The person who sold you the advance was not working for you. They were working for a commission. The commission structure explains every recommendation they made and every alternative they did not mention.
Merchant cash advance brokers — also called independent sales organizations, or ISOs — earn a commission on every deal they close. The commission is paid by the funder, not by you, but that distinction is cosmetic. The commission is built into the cost of the advance. It is embedded in the factor rate. You paid for it with every daily withdrawal, whether you knew it or not.
The commission is calculated as a percentage of the funded amount, typically expressed in “points.” One point equals one percent. Commissions range from 1 to 12 points on a standard deal, though some deals carry commissions as high as 15 points or more. On a $100,000 advance at 10 points, the broker earned $10,000 the day you signed. That money came from the funder’s margin, and the funder recovered it by charging you a higher factor rate than the deal would have carried without the broker’s involvement.

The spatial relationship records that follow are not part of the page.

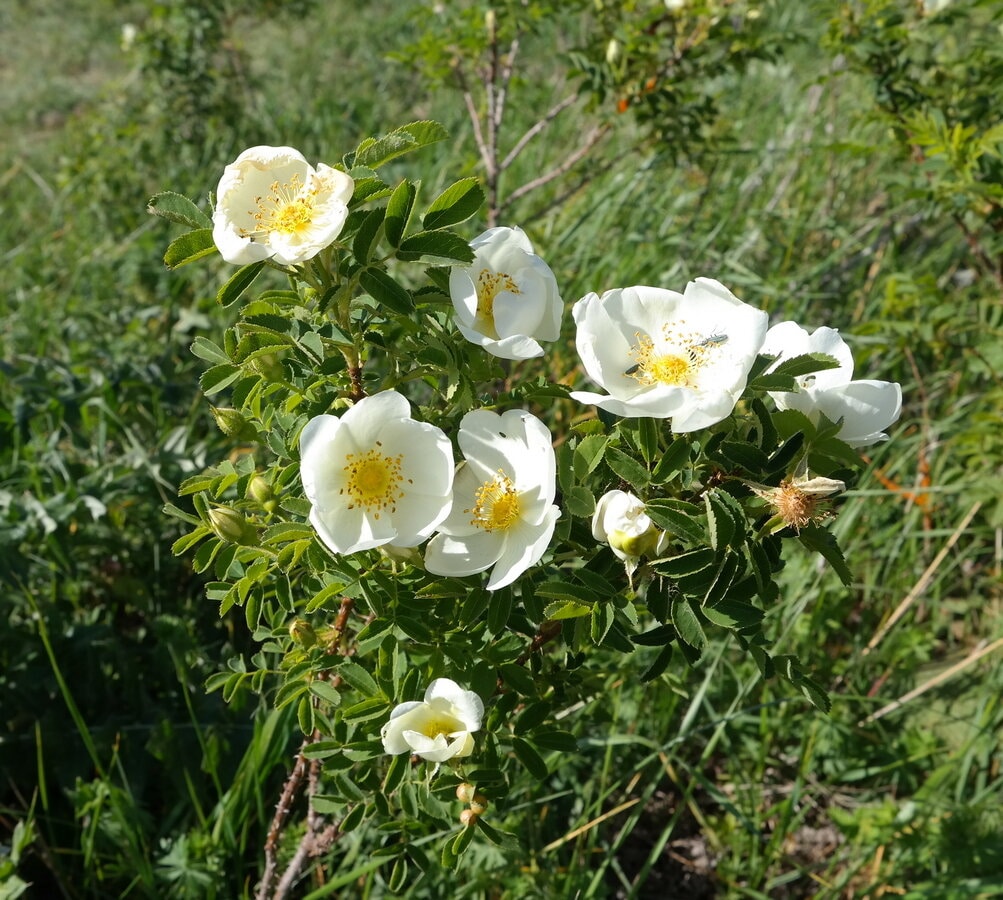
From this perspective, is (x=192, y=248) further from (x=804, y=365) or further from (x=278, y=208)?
(x=804, y=365)

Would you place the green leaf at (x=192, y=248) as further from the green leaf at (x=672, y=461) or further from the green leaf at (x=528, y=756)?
the green leaf at (x=528, y=756)

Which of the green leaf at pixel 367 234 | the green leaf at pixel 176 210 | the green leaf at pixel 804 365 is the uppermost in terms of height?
the green leaf at pixel 367 234

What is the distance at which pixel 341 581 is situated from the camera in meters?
1.12

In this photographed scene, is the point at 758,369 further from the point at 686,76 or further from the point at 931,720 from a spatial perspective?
the point at 686,76

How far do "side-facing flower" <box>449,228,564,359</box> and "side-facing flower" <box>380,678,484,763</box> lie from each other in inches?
16.1

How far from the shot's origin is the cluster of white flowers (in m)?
1.01

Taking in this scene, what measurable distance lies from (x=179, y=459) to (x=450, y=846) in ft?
4.32

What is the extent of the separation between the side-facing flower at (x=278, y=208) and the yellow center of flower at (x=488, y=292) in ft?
0.66

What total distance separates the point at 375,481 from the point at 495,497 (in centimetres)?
14

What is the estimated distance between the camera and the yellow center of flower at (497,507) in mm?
1087

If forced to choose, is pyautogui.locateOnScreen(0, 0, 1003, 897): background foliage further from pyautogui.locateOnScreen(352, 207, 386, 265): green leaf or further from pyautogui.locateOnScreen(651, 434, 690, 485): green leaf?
pyautogui.locateOnScreen(352, 207, 386, 265): green leaf

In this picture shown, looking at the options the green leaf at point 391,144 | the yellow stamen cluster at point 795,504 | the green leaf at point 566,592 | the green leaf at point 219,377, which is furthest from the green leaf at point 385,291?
the yellow stamen cluster at point 795,504

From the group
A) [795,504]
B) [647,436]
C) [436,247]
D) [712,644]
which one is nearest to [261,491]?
[436,247]

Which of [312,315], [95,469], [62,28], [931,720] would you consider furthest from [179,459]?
[62,28]
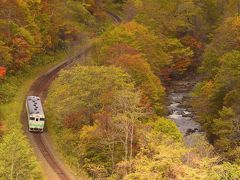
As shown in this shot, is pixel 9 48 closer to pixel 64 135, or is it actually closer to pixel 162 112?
pixel 64 135

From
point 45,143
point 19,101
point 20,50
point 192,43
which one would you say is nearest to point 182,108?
point 192,43

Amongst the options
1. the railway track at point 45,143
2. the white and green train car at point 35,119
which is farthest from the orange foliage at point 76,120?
the railway track at point 45,143

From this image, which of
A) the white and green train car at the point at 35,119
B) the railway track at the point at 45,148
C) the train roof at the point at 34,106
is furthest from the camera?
the train roof at the point at 34,106

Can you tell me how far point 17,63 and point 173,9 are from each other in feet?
124

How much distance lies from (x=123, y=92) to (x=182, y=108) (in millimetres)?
28584

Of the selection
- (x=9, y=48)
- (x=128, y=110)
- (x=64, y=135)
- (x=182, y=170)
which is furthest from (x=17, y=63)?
(x=182, y=170)

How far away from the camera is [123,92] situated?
52.5m

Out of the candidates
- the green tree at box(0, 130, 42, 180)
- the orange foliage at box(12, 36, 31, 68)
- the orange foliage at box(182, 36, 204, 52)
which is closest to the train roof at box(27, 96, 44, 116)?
the orange foliage at box(12, 36, 31, 68)

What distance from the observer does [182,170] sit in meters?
36.6

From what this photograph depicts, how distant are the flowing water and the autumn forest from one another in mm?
166

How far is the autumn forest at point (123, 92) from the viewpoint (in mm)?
43406

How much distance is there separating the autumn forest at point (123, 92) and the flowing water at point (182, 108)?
0.55ft

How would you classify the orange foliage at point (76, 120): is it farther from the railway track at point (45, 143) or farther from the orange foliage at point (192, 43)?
the orange foliage at point (192, 43)

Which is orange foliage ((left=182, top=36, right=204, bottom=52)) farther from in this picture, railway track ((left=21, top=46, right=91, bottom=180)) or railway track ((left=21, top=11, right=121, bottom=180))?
railway track ((left=21, top=11, right=121, bottom=180))
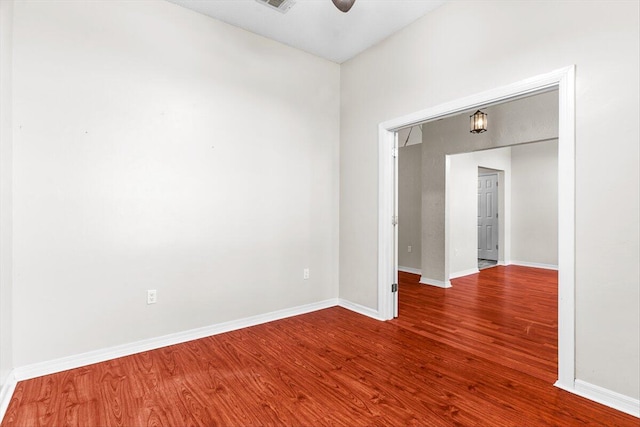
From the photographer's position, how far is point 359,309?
3.66m

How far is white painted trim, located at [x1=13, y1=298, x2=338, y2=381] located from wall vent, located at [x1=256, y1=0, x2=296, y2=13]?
296 centimetres

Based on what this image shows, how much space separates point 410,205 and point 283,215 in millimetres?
3307

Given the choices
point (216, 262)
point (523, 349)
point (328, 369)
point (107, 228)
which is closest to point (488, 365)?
point (523, 349)

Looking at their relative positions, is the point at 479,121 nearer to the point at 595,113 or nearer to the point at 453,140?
the point at 453,140

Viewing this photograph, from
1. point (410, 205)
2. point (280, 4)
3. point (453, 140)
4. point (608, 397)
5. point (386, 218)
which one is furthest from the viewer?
point (410, 205)

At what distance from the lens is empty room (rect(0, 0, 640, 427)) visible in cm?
190

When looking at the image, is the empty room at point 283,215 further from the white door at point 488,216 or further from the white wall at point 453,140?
the white door at point 488,216

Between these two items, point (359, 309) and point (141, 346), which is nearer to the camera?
point (141, 346)

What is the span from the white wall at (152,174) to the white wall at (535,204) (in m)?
5.41

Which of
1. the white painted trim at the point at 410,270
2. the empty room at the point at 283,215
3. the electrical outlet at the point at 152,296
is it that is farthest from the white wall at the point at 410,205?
the electrical outlet at the point at 152,296

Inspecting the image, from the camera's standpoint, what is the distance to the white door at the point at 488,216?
719 cm

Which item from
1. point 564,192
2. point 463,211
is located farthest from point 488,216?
point 564,192

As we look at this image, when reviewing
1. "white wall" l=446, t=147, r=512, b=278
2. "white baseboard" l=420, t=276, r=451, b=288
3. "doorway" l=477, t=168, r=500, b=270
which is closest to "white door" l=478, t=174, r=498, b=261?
"doorway" l=477, t=168, r=500, b=270

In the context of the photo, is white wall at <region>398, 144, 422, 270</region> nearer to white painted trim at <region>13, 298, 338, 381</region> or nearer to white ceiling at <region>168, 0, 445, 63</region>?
white ceiling at <region>168, 0, 445, 63</region>
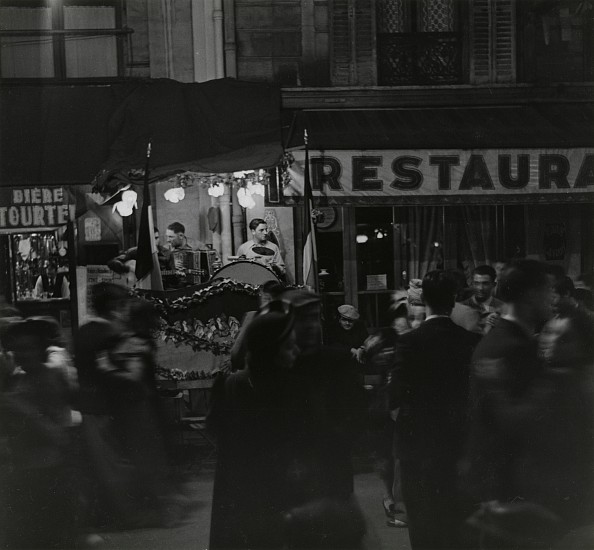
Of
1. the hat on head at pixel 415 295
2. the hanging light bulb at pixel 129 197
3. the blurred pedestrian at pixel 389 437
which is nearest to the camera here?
the blurred pedestrian at pixel 389 437

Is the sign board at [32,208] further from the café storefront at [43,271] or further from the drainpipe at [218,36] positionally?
the drainpipe at [218,36]

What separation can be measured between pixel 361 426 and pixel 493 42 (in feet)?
30.2

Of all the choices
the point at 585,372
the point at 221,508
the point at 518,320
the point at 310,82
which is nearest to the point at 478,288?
the point at 585,372

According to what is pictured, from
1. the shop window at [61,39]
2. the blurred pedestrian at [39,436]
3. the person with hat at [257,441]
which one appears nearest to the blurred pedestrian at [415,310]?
the person with hat at [257,441]

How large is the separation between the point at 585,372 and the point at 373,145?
567cm

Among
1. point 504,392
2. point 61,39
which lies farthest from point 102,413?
point 61,39

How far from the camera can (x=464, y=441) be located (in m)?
4.93

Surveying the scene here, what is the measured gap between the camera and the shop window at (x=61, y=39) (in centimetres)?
1199

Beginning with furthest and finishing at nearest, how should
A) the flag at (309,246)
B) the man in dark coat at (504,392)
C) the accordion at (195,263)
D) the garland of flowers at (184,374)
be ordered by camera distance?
the accordion at (195,263), the flag at (309,246), the garland of flowers at (184,374), the man in dark coat at (504,392)

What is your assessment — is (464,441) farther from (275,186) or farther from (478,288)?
(275,186)

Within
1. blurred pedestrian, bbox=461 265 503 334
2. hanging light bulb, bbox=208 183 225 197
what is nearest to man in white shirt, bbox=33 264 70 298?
hanging light bulb, bbox=208 183 225 197

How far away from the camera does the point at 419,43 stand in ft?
40.1

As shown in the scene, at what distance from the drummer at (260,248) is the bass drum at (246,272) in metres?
1.52

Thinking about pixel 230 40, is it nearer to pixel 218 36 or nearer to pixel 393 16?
pixel 218 36
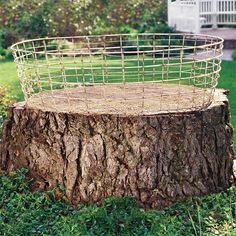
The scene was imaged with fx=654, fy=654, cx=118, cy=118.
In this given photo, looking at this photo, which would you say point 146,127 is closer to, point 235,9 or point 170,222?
point 170,222

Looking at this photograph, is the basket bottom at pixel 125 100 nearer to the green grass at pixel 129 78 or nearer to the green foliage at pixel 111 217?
the green foliage at pixel 111 217

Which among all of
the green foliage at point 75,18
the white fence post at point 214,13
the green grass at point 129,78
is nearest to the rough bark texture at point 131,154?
the green grass at point 129,78

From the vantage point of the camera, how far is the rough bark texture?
4.18 meters

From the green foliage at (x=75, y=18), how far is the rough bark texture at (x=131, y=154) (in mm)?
9695

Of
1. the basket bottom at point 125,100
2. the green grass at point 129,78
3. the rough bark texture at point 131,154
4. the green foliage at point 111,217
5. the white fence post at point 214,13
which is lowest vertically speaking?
the white fence post at point 214,13

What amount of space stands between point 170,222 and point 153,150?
484 millimetres

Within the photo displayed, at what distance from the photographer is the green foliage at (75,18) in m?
14.3

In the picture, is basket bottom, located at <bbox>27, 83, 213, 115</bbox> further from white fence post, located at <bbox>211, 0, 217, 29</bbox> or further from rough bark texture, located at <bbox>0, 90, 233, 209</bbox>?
white fence post, located at <bbox>211, 0, 217, 29</bbox>

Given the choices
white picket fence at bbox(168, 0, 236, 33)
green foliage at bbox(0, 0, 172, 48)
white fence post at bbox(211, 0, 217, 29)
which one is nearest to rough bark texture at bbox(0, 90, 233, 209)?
green foliage at bbox(0, 0, 172, 48)

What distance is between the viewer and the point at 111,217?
402 cm

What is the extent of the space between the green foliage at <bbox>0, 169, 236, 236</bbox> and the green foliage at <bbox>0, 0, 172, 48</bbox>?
9.80 m

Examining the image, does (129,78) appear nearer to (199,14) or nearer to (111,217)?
(111,217)

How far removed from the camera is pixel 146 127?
416 centimetres

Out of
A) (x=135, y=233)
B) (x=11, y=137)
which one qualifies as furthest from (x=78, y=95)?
(x=135, y=233)
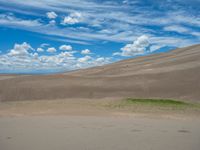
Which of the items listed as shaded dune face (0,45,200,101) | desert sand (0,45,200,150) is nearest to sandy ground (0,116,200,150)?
desert sand (0,45,200,150)

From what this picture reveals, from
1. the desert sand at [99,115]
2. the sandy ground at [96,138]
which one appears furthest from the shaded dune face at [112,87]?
the sandy ground at [96,138]

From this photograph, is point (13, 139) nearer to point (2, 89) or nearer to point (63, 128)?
point (63, 128)

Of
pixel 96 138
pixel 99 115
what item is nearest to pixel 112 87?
pixel 99 115

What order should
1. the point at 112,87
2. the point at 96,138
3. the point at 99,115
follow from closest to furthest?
the point at 96,138, the point at 99,115, the point at 112,87

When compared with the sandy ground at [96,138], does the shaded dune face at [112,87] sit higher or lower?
higher

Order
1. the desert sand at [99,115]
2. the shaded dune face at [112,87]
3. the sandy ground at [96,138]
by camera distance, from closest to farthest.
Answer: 1. the sandy ground at [96,138]
2. the desert sand at [99,115]
3. the shaded dune face at [112,87]

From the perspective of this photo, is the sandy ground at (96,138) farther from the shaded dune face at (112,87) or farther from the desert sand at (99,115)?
the shaded dune face at (112,87)

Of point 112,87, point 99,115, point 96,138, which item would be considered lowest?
point 96,138

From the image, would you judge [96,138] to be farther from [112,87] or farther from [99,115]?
[112,87]

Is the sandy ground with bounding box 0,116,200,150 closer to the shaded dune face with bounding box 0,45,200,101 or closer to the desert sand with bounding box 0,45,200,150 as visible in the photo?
the desert sand with bounding box 0,45,200,150

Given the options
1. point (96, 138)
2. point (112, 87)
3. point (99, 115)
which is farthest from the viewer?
point (112, 87)

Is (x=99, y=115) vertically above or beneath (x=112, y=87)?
A: beneath

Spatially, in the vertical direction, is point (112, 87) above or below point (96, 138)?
above

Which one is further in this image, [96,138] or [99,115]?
[99,115]
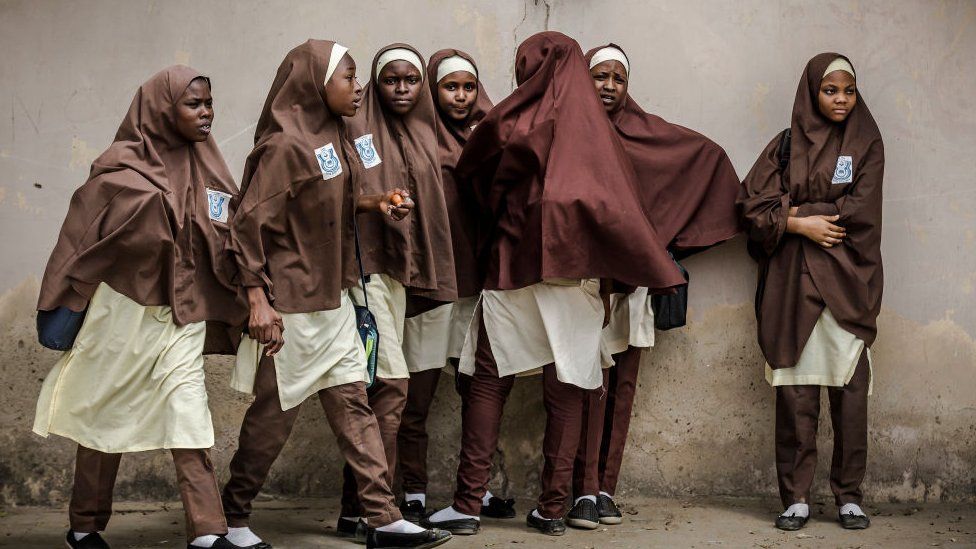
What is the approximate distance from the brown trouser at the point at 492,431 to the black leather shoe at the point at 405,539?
1.94ft

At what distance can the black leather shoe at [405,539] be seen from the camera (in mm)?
4707

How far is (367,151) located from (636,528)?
2.00 meters

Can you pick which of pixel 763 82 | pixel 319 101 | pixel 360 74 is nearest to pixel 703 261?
pixel 763 82

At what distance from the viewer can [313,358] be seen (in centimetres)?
479

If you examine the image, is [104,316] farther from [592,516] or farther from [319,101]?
[592,516]

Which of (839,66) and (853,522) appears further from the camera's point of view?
(839,66)

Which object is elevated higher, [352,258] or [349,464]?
[352,258]

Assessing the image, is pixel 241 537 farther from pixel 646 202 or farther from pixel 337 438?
pixel 646 202

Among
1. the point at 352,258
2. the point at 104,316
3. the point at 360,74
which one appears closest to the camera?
the point at 104,316

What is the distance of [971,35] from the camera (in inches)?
246

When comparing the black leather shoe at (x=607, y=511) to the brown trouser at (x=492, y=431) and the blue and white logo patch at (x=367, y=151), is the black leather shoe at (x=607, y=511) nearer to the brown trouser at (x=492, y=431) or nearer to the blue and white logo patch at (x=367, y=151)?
the brown trouser at (x=492, y=431)

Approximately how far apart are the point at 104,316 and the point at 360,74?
1.94 meters

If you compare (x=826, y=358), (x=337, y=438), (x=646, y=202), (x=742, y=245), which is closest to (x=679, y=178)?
(x=646, y=202)

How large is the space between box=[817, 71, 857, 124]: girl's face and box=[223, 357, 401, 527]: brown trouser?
255 cm
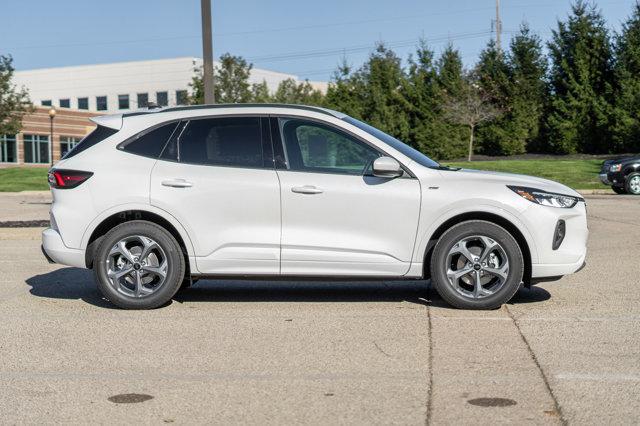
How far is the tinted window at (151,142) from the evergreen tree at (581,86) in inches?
1321

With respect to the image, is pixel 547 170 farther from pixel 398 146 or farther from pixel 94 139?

The Incentive Misalignment
The broker does not earn more when you get better terms. The broker earns more when you take a larger advance at a higher factor rate. The incentive structure is the inverse of yours. You want the smallest advance necessary at the lowest cost. The broker wants the largest advance possible at the highest cost the market will bear.
A factor rate of 1.35 on $100,000 means you repay $135,000. A factor rate of 1.45 on $100,000 means you repay $145,000. The difference is $10,000. A portion of that difference flows to the broker as additional commission. The broker who steers you toward the 1.45 rate earns more than the broker who finds you the 1.35 rate. There is no regulatory requirement for the broker to disclose the commission amount, the alternative rates available, or the existence of less expensive products.
You were not advised by a fiduciary. You were sold a product by a commissioned salesperson whose income was directly proportional to your cost. This is not illegal in itself. But it creates a dynamic that every business owner should understand before evaluating the terms they were offered.
Stacking and Renewals
Some brokers earn renewal commissions when you refinance or stack a second advance on top of the first. This creates an incentive to contact you before the first advance is fully repaid and recommend a new one. The recommendation is not based on your financial position. It is based on the renewal window — the point at which you have repaid enough of the first advance that a new advance can be layered on top.
The broker may frame the renewal as a consolidation. Pay off the balance of the first advance with the second, receive additional working capital, simplify your payments. The framing omits the fact that the new advance carries a new factor rate on the full amount, including the portion used to retire the old balance. You are paying a premium to refinance a premium. The broker earns a new commission on the full funded amount.